> _Task prompt_
Carry on the article about common mistakes in job performance reviews, picking up after its final sentence.

> _Excerpted text_
* * * *
Job performance reviews can be an assent or a liablity...

Job performance reviews can be an assent or a liablity for both the company and the employee. (Undated) Credit: iStock

Performance reviews.

At many companies it's that dreaded once-a-year, awkward interaction between manager and employee that highlights the good, the bad and occasionally the ugly.

Although they're meant to help improve performance, often  they are huge time wasters because managers either come ill-prepared or fall prey to some of the more common mistakes, including sugarcoating bad behavior, say experts.

"Unfortunately, performance reviews are almost universally despised by both managers and employees," says David Lee, founder of HumanNatureAt Work.com, a leadership development and employee engagement firm in Saco, Maine.

"If managers knew how to give effective reviews, not only would they be more likely to get the kind of performance they want, but they'd also have a more motivated employee."

With that in mind, here are some common mistakes to avoid:

1. The element of surprise. The operative term in performance review is "review," says Lee. This isn't the time for late-breaking news, he notes -- feedback should be ongoing year-round. "Surprising someone in a performance review creates the feeling of betrayal," notes Lee.

2.  Missing pieces. Performance reviews aren't just a report card and a potential scolding, they're also a vehicle to help someone in their career, explains Lee. Not including professional and career development (i.e. their goals and how you can help them achieve them) is a mistake, he says.

3. Do-it-yourself appraisal. Often companies will ask employees to do a self-appraisal before the formal one-on-one, says Dick Grote, author of  "The Performance Appraisal Question and Answer Book" (Amacom; $17.95) and president of Grote Consulting Corp. in Frisco, Texas.

Of course, these are usually glowing, which makes the manager's job more difficult, especially if it involves countering  the employee's inflated opinion, says Grote.

A better tactic is to ask employees, before the appraisal, for a list of things they've done in the past 12 months that they're really proud of, he recommends. This helps refresh your memory, while giving them input.
* * * *
> _Raw data_
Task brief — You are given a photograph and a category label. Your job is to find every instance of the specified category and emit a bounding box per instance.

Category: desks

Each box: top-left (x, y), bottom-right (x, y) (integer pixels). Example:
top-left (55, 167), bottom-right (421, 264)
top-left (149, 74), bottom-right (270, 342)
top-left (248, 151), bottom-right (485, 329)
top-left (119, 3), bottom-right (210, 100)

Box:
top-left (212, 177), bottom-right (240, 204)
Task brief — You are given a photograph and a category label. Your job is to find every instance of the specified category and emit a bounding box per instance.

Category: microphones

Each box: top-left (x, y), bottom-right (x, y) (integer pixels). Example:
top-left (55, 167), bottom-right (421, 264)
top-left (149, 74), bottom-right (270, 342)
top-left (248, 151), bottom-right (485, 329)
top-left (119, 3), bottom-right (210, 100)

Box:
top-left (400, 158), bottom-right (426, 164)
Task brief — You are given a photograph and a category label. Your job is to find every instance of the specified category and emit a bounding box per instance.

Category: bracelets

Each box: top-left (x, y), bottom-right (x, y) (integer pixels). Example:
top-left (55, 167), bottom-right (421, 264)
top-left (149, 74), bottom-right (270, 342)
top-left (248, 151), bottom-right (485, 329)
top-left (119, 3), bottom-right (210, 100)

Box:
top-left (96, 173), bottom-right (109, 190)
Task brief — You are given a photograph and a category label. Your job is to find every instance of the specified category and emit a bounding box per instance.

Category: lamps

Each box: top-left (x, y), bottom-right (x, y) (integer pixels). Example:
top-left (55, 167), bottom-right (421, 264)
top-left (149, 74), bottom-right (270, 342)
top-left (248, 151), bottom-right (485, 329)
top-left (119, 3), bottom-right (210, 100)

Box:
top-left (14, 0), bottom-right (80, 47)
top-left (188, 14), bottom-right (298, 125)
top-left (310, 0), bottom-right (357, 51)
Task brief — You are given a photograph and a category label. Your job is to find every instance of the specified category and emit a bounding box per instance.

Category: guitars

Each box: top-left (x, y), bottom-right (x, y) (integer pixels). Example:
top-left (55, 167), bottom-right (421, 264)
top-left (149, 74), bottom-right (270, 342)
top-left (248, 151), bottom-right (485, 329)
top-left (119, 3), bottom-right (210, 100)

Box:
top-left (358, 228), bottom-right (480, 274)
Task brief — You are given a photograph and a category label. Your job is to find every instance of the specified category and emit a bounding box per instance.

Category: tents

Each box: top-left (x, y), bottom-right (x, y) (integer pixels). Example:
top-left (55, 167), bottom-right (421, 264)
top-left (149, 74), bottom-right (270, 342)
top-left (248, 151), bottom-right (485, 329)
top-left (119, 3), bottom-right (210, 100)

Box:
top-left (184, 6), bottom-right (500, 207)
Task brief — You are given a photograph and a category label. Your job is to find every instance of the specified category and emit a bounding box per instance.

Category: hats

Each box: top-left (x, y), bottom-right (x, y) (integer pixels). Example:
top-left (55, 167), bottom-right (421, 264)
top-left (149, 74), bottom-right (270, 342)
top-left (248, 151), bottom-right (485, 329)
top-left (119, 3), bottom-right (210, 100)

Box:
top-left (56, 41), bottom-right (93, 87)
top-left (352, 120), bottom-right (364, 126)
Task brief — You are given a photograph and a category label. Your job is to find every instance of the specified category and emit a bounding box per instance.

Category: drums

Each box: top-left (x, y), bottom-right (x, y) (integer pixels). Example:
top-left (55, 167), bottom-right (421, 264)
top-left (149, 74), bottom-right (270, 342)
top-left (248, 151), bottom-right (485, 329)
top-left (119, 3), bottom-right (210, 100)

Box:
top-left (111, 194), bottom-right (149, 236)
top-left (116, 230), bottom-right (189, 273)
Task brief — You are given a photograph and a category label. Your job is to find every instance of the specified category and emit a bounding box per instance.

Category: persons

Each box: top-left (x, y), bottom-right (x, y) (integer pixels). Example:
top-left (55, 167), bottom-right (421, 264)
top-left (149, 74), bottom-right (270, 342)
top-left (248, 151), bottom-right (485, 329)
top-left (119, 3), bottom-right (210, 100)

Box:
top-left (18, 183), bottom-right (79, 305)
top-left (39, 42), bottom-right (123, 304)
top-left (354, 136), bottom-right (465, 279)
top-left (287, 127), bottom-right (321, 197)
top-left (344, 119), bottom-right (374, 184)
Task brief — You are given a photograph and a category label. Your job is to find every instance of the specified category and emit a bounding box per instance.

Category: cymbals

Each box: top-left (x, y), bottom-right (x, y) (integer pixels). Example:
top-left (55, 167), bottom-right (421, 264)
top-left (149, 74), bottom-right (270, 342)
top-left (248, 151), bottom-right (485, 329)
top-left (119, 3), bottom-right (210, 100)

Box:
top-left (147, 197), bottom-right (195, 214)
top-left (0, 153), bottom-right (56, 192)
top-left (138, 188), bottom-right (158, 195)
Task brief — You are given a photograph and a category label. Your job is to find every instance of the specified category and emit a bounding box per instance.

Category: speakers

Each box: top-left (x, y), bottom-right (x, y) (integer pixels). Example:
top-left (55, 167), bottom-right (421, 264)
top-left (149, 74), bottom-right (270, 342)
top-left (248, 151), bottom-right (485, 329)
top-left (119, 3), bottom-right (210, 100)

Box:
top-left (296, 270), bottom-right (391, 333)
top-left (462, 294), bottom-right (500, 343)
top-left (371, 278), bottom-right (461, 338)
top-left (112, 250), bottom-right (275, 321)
* * * *
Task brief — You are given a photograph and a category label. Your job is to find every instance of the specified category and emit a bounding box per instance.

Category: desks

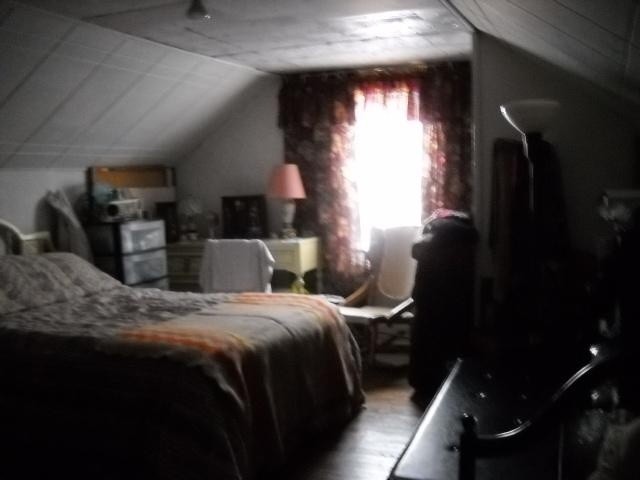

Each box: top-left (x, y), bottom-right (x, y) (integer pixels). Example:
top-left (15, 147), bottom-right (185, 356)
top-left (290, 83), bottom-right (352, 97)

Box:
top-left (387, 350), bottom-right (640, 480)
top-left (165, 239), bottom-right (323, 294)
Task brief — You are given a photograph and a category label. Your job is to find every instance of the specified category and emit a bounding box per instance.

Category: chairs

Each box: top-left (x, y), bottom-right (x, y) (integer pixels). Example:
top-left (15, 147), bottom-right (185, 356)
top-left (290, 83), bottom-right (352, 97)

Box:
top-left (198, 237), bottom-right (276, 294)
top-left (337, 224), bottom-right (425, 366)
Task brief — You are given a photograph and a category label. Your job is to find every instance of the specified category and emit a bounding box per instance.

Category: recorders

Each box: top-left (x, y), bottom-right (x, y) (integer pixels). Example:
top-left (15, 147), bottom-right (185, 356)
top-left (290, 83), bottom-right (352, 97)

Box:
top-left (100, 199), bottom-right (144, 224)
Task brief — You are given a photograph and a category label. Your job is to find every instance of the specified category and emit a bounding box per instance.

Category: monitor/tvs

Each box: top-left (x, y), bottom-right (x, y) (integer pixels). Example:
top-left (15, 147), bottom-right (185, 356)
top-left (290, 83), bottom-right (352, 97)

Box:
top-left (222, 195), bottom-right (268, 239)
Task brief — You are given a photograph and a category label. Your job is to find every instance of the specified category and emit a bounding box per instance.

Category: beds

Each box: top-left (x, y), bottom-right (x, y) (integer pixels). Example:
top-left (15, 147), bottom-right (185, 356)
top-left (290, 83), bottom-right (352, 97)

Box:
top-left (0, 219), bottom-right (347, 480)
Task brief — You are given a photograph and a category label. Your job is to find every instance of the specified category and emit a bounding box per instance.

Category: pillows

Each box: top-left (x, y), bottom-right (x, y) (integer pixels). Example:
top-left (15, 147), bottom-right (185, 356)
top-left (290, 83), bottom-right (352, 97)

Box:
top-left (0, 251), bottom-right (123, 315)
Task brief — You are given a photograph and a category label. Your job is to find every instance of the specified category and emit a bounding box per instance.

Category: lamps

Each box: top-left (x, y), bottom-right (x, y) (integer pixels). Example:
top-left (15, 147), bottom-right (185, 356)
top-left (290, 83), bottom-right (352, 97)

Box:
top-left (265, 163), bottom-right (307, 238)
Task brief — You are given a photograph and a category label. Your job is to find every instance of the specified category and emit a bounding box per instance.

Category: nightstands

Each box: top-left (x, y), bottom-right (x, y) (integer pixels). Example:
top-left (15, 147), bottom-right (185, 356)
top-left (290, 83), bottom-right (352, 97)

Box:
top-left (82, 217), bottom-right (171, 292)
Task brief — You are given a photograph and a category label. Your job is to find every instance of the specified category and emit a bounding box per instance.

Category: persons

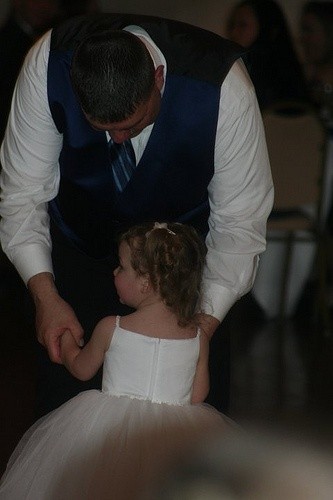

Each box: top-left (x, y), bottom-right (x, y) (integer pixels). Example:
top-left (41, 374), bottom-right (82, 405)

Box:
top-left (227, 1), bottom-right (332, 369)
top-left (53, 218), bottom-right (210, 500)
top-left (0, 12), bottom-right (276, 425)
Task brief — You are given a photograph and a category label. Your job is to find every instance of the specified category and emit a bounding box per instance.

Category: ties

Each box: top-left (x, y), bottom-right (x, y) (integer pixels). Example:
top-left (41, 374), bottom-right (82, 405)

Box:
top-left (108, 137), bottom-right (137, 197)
* * * *
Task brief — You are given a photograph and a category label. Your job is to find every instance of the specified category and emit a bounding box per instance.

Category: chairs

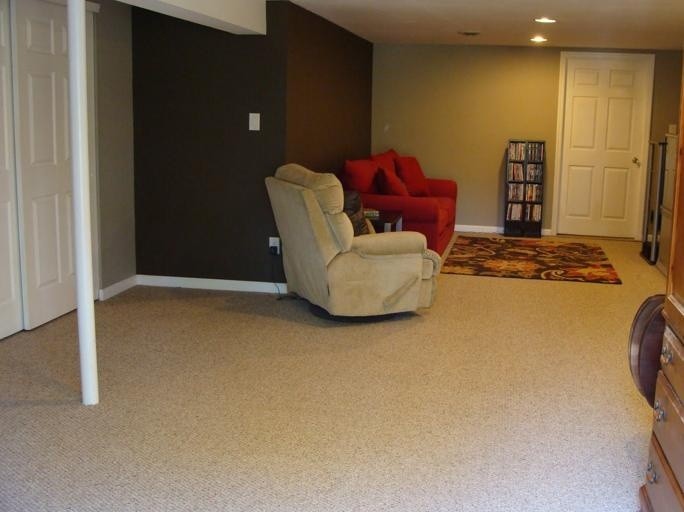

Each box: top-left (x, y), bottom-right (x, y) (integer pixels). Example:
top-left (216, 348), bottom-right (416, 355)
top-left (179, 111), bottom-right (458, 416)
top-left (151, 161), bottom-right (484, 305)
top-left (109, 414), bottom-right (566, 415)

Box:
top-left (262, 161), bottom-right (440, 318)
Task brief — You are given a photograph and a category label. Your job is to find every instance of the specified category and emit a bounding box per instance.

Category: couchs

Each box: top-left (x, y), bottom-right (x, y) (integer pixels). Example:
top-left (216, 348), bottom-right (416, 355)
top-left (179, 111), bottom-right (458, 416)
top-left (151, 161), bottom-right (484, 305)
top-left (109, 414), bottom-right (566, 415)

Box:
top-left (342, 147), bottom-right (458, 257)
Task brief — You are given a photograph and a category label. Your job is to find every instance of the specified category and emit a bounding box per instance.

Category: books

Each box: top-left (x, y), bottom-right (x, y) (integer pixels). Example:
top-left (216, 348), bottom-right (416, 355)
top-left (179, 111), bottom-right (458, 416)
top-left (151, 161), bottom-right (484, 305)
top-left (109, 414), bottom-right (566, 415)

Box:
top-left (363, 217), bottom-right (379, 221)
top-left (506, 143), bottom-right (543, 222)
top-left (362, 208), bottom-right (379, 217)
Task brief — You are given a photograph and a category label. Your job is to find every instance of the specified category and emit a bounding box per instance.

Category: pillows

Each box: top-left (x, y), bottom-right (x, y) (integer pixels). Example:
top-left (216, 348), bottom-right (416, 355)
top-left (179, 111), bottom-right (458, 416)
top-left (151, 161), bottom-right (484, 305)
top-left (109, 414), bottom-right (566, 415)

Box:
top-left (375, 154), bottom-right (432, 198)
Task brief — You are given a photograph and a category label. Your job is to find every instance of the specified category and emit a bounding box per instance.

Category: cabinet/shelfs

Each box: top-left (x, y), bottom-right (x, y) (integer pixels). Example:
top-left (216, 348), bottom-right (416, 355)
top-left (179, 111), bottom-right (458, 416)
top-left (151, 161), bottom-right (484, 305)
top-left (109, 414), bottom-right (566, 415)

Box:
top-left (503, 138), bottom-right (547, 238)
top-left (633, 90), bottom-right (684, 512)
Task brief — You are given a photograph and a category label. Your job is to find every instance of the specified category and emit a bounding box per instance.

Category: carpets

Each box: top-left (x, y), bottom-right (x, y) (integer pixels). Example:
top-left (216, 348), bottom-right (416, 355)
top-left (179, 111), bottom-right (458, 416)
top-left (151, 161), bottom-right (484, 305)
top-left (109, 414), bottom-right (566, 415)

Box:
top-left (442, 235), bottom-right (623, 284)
* * * *
> _Response to this exercise_
4. Giving mixed messages. Managers often give good and bad input equally to both good and bad performers, says Grote. You're not required to say something negative to the good performers or something positive to the bad ones.

In fact, Grote says that with good performers you should focus only on the positive, and with bad performers highlight problem areas and corrective action. "With the great majority of people that are good performers, they should walk away from the appraisal discussion feeling good," says Grote.

5. Going to extremes. Managers can be either too harsh or too soft in the way they discuss an employee's performance, says Robert Micera, human resources director at the accounting firm of Margolin Winer & Evens in Garden City, which reviews its staff. You don't want to sugarcoat problems, but you also don't want to be so harsh that it demoralizes an employee. "You want to give an honest, accurate review," he notes.

6. Falling short. Managers often fail to take the employee's entire year's performance into account, says Micera, author of "Right to the Point" (PHRG Publishing; $12.95). "They only focus on the last few months," he notes. Keep track of performance throughout the year so you can offer a comprehensive review, advises Micera.

7. Lacking purpose. As a manager you should know your objective for giving an appraisal so you can clearly communicate that to your employee, says Diane Pfadenhauer, president of EP Advisors, a Northport HR consultancy. "It makes it mean something," she says.

8. Lacking specifics. Some managers are too generic with their reviews, says Pfadenhauer. They might say an employee has a bad attitude, but can't provide a specific example, she notes. "You need to give constructive feedback," says Pfadenhauer. 

Cause and effect 

  • Potential consequences of a poorly administered appraisal include: 
  • Decreased employee morale. 
  • Poor attitude. 
  • Lack of trust. 
  • Inefficacy. 
  • Declining motivation.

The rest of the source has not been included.